The Clinical Detective Game

There are a few ways to address this type of complex patient:

  1. Profile the illness: This patient's illness is manifested by a 6-month history of fatigue and weight loss, low back pain and morning stiffness for 4 years, decreased range of motion of the entire spine, probable left sacroiliitis, decreased chest expansion, abdominal pain and blood per rectum, anemia, thrombocytosis, and an elevated sedimentation rate and C-reactive protein.

  2. Clinical designations: I would characterize this young man's illness as chronic (back pain began 4 years ago), systemic (involving multiple organ systems including musculoskeletal, bowel, and bone marrow and constitutional symptoms), inflammatory (high sedimentation rate, weight loss), progressive, and functionally limiting. Such labeling is of key importance because the timing, severity, ongoing, and expanding nature of the illness "educates" the differential diagnosis.

  3. Develop a broad and well-thought-out differential diagnosis: The first is to think broadly about the illness. The differential diagnosis of a systemic inflammatory disorder must always initially include infection first because that needs to be addressed and treated immediately, cancer next for the same reason, and then a systemic inflammatory/autoimmune disorder.

  4. Choose sentinel clinical manifestation(s): Sentinel, centrally important, clinical manifestations should jump out at you. These are defining manifestations around which the illness revolves or that are likely central to its pathology. In this patient they are low back pain and stiffness and persistent abdominal pain and blood in the stool.

  5. Defining the "age" of the illness and significance of a given clinical manifestation in the overall picture: One might argue about the "age" of this patient's illness (ie, 1 year vs 4) and whether his bowel problem is NSAID-related gastropathy and not inflammatory in origin. I choose to time his back problem as starting 4 years ago and the bowel approximately 1 year ago. This is key if one is to make a strong argument for an important clinical connection between the two.

The Differential Diagnosis: Employing the clinical framing that arises from 1-5 above:

  1. Infection:

    1. Acute or subacute bacterial or viral infections are unlikely in view of the length of this patient's illness and lack of fever, night sweats, and chills. Salmonella, Shigella, Yersinia, Campylobacter, and Clostridium difficile can lead to abdominal symptoms and a reactive spondyloarthritis with low back/sacroiliac inflammation but the length of this illness makes them unlikely triggers.

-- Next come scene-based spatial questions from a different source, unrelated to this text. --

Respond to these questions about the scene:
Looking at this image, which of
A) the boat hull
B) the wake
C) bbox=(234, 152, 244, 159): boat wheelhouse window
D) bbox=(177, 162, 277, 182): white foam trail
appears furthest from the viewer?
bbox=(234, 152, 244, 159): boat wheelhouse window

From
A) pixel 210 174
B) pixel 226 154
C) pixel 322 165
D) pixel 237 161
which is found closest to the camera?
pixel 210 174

    2. Acute/chronic viral infections such as hepatitis B and C, parvovirus, or HIV would be unlikely culprits as the cause of 4 years of low back pain and recent abdominal pains without other viral-related problems. AST and ALT are normal.

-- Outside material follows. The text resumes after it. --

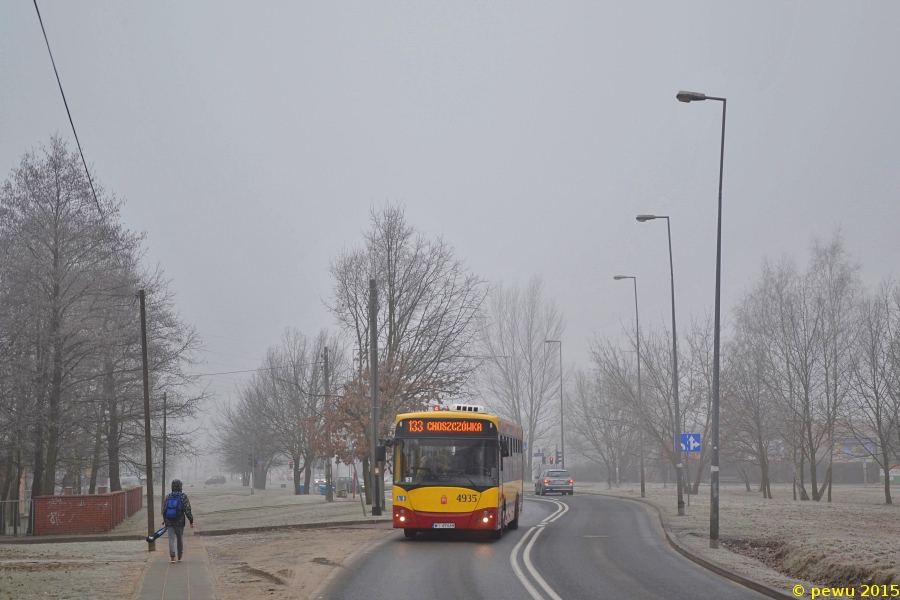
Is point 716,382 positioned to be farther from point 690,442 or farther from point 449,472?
point 690,442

    3. Subacute or chronic infectious disorders like tuberculosis or fungal disorders might be considered, if only to rule them out in your mind. But the 4-year horizon and lack of characteristic clinical manifestations rule strongly against these.

    4. Whipple disease due to the actinomycetes-like Tropheryma whippelii bacterium fulfills many of the characteristics of this gentleman's illness in that it can be a chronic, systemic, inflammatory, and progressive illness that can present with bowel, joint, and even back inflammation. However, the lack of malabsorption and diarrhea, adenopathy, fever, and uveitis rule against it.

  2. Cancer: Almost all cancers are unlikely causes of this patient's back and bowel symptoms because of the length of this patient's illness. Metastatic solid cancer, lymphoma, or leukemia can involve the spine and likely lead to abdominal pain with bleeding but not in a stealthy manner over 4 years.

  3. Inflammatory/autoimmune disorders:

    1. Spondyloarthritis related to Crohn disease or ulcerative colitis is a strong possibility, even though the back pain probably predated the bowel symptoms by a few years. However, inflammatory bowel disease can be quite occult and perhaps brought to the fore by the NSAID given for back pain.

    2. Rheumatoid arthritis (RA): Never associated with low back pain or bowel symptoms and the lack of a symmetrical polyarthritis of the small joints of the hands and feet rule this out completely.

    3. Systemic lupus erythematosus (SLE): There is nothing in the case profile that is consistent with SLE or other autoimmune disorders such a scleroderma or dermatomyositis. SLE is associated with an RA-like polyarthritis and not low back pain.

    4. Sarcoidosis: Bowel and low back symptoms are not at all characteristic of sarcoidosis.